2016-08-10 Thread Oleg Fayans 


--
Oleg Fayans
Quality Engineer
FreeIPA team
RedHat.
From a33a5aea0f12f63d53ff773b3d5e615b1f582d7f Mon Sep 17 00:00:00 2001
From: Oleg Fayans 
Date: Wed, 10 Aug 2016 10:29:59 +0200
Subject: [PATCH] Test for installing rules with service principals

https://fedorahosted.org/freeipa/ticket/6146
---
 .../test_integration/test_certs_in_idoverrides.py  | 82 ++
 1 file changed, 82 insertions(+)

diff --git a/ipatests/test_integration/test_certs_in_idoverrides.py b/ipatests/test_integration/test_certs_in_idoverrides.py
index 9114c4f91cd6378acc53caa068b852ae15670d7a..b9eabdf36abff73d8cd5daab0a1ada2c4dffbca6 100644
--- a/ipatests/test_integration/test_certs_in_idoverrides.py
+++ b/ipatests/test_integration/test_certs_in_idoverrides.py
@@ -10,6 +10,88 @@ from ipatests.test_integration.base import IntegrationTest
 from ipatests.test_integration.tasks import assert_error
 
 
+class TestRulesWithServicePrincipals(IntegrationTest):
+"""
+https://fedorahosted.org/freeipa/ticket/6146
+"""
+
+topology = 'star'
+num_replicas = 0
+service_certprofile = 'caIPAserviceCert'
+caacl = 'test_caacl'
+keytab = "replica.keytab"
+csr = "my.csr"
+csr_conf = "replica.cnf"
+
+@classmethod
+def prepare_config(cls):
+template = """
+req_extensions = v3_req
+distinguished_name = req_distinguished_name
+
+[req_distinguished_name]
+commonName = %s
+
+[ v3_req ]
+
+# Extensions to add to a certificate request
+
+basicConstraints = CA:FALSE
+keyUsage = nonRepudiation, digitalSignature, keyEncipherment
+subjectAltName = @alt_names
+
+[alt_names]
+DNS.1 = %s
+DNS.2 = %s
+EOF
+"""
+
+contents = template % (cls.replica, cls.replica, cls.master.hostname)
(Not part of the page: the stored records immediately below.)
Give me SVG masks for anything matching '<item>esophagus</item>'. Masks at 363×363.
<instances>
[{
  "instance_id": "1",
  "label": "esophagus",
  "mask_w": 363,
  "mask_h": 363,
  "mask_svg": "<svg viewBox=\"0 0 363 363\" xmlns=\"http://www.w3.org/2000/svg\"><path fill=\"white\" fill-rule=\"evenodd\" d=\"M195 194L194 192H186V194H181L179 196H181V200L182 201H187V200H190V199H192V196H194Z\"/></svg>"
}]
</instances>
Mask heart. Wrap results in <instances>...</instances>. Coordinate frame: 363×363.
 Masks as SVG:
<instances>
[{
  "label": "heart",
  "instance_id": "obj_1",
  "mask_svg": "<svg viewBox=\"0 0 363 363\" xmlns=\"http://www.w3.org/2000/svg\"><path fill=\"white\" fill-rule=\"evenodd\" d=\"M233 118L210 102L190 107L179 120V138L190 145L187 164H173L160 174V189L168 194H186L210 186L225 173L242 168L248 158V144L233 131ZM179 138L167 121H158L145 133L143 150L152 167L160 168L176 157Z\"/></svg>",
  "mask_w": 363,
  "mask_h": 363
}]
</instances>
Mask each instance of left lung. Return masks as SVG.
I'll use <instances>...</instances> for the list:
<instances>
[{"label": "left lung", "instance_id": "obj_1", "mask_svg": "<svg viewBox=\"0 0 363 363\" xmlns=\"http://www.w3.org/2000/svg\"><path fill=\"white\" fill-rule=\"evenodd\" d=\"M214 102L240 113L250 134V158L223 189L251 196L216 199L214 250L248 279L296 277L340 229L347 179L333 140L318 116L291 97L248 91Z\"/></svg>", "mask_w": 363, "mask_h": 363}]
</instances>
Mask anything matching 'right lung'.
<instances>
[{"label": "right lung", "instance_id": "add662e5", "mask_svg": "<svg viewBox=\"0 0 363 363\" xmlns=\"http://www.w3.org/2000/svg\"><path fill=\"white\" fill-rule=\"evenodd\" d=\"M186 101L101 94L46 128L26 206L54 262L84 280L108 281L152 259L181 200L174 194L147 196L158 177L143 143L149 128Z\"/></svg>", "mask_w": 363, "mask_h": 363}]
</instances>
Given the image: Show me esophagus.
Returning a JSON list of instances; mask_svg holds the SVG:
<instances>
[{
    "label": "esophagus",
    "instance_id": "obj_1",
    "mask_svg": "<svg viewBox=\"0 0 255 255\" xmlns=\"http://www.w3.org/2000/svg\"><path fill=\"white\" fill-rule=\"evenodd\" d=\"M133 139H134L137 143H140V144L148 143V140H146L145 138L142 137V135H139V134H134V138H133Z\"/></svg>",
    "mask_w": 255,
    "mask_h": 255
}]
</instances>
+cls.master.run_command("cat < %s\n%s" % (cls.csr_conf, contents))
+
+@classmethod
+def install(cls, mh):
+super(TestRulesWithServicePrincipals, cls).install(mh)
+master = cls.master
+tasks.kinit_admin(master)
+cls.replica = "replica.%s" % master.domain.name
+master.run_command(['ipa', 'host-add', cls.replica, '--force'])
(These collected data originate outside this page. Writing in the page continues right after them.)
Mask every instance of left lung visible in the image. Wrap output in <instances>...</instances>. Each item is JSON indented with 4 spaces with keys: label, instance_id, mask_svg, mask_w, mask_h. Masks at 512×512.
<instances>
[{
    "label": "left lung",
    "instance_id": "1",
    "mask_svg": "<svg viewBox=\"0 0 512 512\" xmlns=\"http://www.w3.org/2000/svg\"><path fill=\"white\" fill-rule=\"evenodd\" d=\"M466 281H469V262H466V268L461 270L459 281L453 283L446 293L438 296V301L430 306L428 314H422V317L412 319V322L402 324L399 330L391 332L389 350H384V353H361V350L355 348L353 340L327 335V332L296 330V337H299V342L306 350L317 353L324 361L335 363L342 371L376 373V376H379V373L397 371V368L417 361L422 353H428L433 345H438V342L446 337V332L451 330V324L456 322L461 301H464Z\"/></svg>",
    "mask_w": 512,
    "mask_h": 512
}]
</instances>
+cls.service_name = "svc/%s" % master.hostname
+cls.replica_service_name = "svc/%s" % cls.replica
+master.run_command("ipa service-add %s" % cls.service_name)
+master.run_command("ipa service-add %s --force" %
+   cls.replica_service_name)
+master.run_command("ipa service-add-host %s --hosts %s" % (
+cls.service_name, cls.replica))
+master.run_command("ipa caacl-add %s --desc \"test\"" % cls.caacl)
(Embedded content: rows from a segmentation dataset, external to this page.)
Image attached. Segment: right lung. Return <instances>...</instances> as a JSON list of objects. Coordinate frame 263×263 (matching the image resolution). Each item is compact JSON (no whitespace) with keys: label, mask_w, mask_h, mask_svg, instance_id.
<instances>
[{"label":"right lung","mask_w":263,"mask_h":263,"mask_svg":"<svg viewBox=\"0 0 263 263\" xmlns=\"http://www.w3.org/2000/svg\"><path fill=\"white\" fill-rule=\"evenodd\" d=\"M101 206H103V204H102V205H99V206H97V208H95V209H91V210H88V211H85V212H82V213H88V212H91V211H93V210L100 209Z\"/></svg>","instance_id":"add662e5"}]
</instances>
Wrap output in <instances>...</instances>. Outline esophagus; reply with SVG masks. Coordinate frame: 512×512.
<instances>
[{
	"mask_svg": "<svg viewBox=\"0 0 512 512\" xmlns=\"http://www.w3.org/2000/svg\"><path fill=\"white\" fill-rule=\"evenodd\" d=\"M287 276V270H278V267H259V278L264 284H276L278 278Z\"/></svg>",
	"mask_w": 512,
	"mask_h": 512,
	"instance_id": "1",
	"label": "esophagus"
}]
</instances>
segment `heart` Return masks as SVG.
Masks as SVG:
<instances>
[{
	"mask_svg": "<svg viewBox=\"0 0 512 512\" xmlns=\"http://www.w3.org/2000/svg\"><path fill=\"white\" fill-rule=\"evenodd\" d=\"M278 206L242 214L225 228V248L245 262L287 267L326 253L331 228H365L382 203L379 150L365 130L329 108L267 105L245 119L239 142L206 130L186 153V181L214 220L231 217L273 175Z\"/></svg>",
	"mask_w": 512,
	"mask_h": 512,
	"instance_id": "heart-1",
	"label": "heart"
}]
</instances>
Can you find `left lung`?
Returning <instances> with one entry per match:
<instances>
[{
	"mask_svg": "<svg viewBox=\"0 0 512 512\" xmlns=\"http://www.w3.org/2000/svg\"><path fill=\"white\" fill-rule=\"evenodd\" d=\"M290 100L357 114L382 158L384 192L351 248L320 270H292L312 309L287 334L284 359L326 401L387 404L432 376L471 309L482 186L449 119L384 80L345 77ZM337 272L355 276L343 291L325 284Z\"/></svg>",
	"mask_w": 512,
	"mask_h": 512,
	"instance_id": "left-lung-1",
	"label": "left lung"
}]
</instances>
+master.run_command("ipa caacl-add-host %s --hosts %s" % (cls.caacl,
+ cls.replica))
+master.run_command("ipa caacl-add-service %s --services"
+   " svc/`hostname`" % cls.caacl)
+master.run_command("ipa-getkeytab -p host/%s@%s -k %s" % (
+cls.replica, master.domain.realm, cls.keytab))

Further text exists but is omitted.